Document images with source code
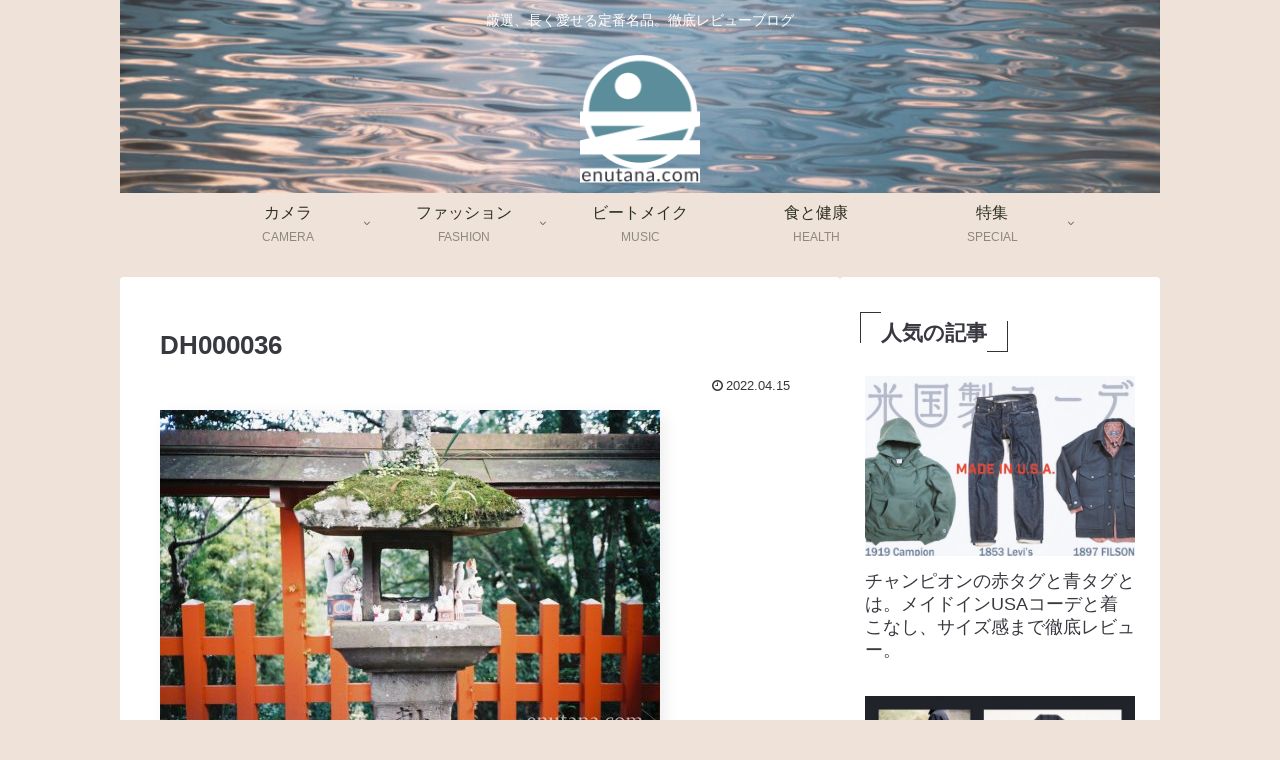

--- FILE ---
content_type: text/html; charset=utf-8
request_url: https://www.google.com/recaptcha/api2/aframe
body_size: 268
content:
<!DOCTYPE HTML><html><head><meta http-equiv="content-type" content="text/html; charset=UTF-8"></head><body><script nonce="5fZYiMjqMOGXsCb1POw_mQ">/** Anti-fraud and anti-abuse applications only. See google.com/recaptcha */ try{var clients={'sodar':'https://pagead2.googlesyndication.com/pagead/sodar?'};window.addEventListener("message",function(a){try{if(a.source===window.parent){var b=JSON.parse(a.data);var c=clients[b['id']];if(c){var d=document.createElement('img');d.src=c+b['params']+'&rc='+(localStorage.getItem("rc::a")?sessionStorage.getItem("rc::b"):"");window.document.body.appendChild(d);sessionStorage.setItem("rc::e",parseInt(sessionStorage.getItem("rc::e")||0)+1);localStorage.setItem("rc::h",'1769840275445');}}}catch(b){}});window.parent.postMessage("_grecaptcha_ready", "*");}catch(b){}</script></body></html>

TASK TO COMPLETE:
Could every entry be restated word for word, pictures excluded?

WRITTEN RESPONSE:
--- FILE ---
content_type: text/html; charset=utf-8
request_url: https://www.google.com/recaptcha/api2/aframe
body_size: 268
content:
<!DOCTYPE HTML><html><head><meta http-equiv="content-type" content="text/html; charset=UTF-8"></head><body><script nonce="5fZYiMjqMOGXsCb1POw_mQ">/** Anti-fraud and anti-abuse applications only. See google.com/recaptcha */ try{var clients={'sodar':'https://pagead2.googlesyndication.com/pagead/sodar?'};window.addEventListener("message",function(a){try{if(a.source===window.parent){var b=JSON.parse(a.data);var c=clients[b['id']];if(c){var d=document.createElement('img');d.src=c+b['params']+'&rc='+(localStorage.getItem("rc::a")?sessionStorage.getItem("rc::b"):"");window.document.body.appendChild(d);sessionStorage.setItem("rc::e",parseInt(sessionStorage.getItem("rc::e")||0)+1);localStorage.setItem("rc::h",'1769840275445');}}}catch(b){}});window.parent.postMessage("_grecaptcha_ready", "*");}catch(b){}</script></body></html>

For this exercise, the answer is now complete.